A Formal Approach to Physics-Based Attacks in Cyber-Physical Systems (Extended Version)
This work addresses security vulnerabilities in cyber-physical systems, such as sensors and actuators, by providing a theoretical foundation for analyzing attack tolerance and impact, though it appears incremental as it builds on existing formal methods.
The paper tackles the problem of physics-based attacks in cyber-physical systems by developing a formal framework using a hybrid process calculus and threat model, with results demonstrated through automated security analysis in Uppaal SMC on a running example with three attack types.

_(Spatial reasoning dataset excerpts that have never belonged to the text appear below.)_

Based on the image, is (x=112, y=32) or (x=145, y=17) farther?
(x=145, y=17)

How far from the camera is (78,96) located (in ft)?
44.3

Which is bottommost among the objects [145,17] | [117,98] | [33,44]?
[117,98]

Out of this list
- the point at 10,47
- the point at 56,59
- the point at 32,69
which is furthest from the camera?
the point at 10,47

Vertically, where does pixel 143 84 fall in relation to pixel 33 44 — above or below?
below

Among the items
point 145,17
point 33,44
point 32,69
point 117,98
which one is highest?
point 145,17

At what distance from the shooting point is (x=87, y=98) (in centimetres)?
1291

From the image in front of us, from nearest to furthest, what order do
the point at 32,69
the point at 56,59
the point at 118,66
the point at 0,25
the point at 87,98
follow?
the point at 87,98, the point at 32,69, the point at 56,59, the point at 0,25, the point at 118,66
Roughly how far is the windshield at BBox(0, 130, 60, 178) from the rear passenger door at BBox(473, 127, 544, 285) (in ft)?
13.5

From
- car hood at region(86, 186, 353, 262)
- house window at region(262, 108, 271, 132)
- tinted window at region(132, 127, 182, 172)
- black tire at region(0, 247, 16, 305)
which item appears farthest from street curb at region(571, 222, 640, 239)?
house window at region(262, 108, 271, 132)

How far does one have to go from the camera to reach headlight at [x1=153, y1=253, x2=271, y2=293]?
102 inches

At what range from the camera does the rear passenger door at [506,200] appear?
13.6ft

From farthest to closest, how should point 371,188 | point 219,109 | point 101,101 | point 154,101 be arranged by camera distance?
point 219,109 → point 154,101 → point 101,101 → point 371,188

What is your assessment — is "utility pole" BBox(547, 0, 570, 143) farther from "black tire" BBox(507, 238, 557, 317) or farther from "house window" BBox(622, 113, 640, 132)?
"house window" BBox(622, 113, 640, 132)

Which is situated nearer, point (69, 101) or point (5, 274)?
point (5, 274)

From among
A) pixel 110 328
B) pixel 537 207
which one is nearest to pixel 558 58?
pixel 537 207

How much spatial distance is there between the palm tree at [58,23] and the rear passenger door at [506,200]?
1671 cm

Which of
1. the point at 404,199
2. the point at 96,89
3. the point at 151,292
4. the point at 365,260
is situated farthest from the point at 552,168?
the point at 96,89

We apply formal methods to lay and streamline theoretical foundations to reason about Cyber-Physical Systems (CPSs) and physics-based attacks, i.e., attacks targeting physical devices. We focus on a formal treatment of both integrity and denial of service attacks to sensors and actuators of CPSs, and on the timing aspects of these attacks. Our contributions are fourfold. (1)~We define a hybrid process calculus to model both CPSs and physics-based attacks. (2)~We formalise a threat model that specifies MITM attacks that can manipulate sensor readings or control commands in order to drive a CPS into an undesired state, and we provide the means to assess attack tolerance/vulnerability with respect to a given attack. (3)~We formalise how to estimate the impact of a successful attack on a CPS and investigate possible quantifications of the success chances of an attack. (4)~We illustrate our definitions and results by formalising a non-trivial running example in Uppaal SMC, the statistical extension of the Uppaal model checker; we use Uppaal SMC as an automatic tool for carrying out a static security analysis of our running example in isolation and when exposed to three different physics-based attacks with different impacts.